740 Park: The Story of the World's Richest Apartment Building
- Hardcover edition
- Author: Michael Gross
- Language: English
- Subject: 740 Park Avenue
- Genre: Non-fiction
- Set in: New York City
- Publisher: Broadway Books
- Publication date: October 18, 2005
- Publication place: United States
- Media type: Print, e-book
- Pages: 576
- ISBN: 978-0385512091 (hardcover edition)

= 740 Park: The Story of the World's Richest Apartment Building =

2005 book by Michael Gross

740 Park: The Story of the World's Richest Apartment Building is a non-fiction book by American writer Michael Gross. The book was initially published on October 18, 2005 by Broadway Books. The book concentrates on the 19-floor, Art Deco luxury cooperative 740 Park Avenue designed by Rosario Candela and Arthur Loomis Harmon in 1929 and on several generations of the superrich who have lived there since its construction on the peak of the Great Depression.

(Saved data entries)
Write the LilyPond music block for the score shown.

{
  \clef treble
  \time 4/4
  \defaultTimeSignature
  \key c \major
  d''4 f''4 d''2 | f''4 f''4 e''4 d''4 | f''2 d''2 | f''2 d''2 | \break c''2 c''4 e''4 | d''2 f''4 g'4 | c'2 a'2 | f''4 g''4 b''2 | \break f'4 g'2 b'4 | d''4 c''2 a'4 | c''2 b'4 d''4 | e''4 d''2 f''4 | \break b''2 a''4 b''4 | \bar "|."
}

§ **Problem 1**:
In the 740 Park passage, who designed the building at 740 Park Avenue?
§ **Problem 2**:
Please rewrite the 740 Park passage starting at "2005 book by" and ending at "the Great Depression.", substituting "ultra-wealthy" for "superrich".
§ **Problem 3**:
Translate this sentence from the 740 Park passage into Spanish: "The book was initially published on October 18, 2005 by Broadway Books."

§ **Expected answer 1**:
Rosario Candela and Arthur Loomis Harmon

§ **Expected answer 2**:
2005 book by Michael Gross

740 Park: The Story of the World's Richest Apartment Building is a non-fiction book by American writer Michael Gross. The book was initially published on October 18, 2005 by Broadway Books. The book concentrates on the 19-floor, Art Deco luxury cooperative 740 Park Avenue designed by Rosario Candela and Arthur Loomis Harmon in 1929 and on several generations of the ultra-wealthy who have lived there since its construction on the peak of the Great Depression.

§ **Expected answer 3**:
El libro fue publicado inicialmente el 18 de octubre de 2005 por Broadway Books.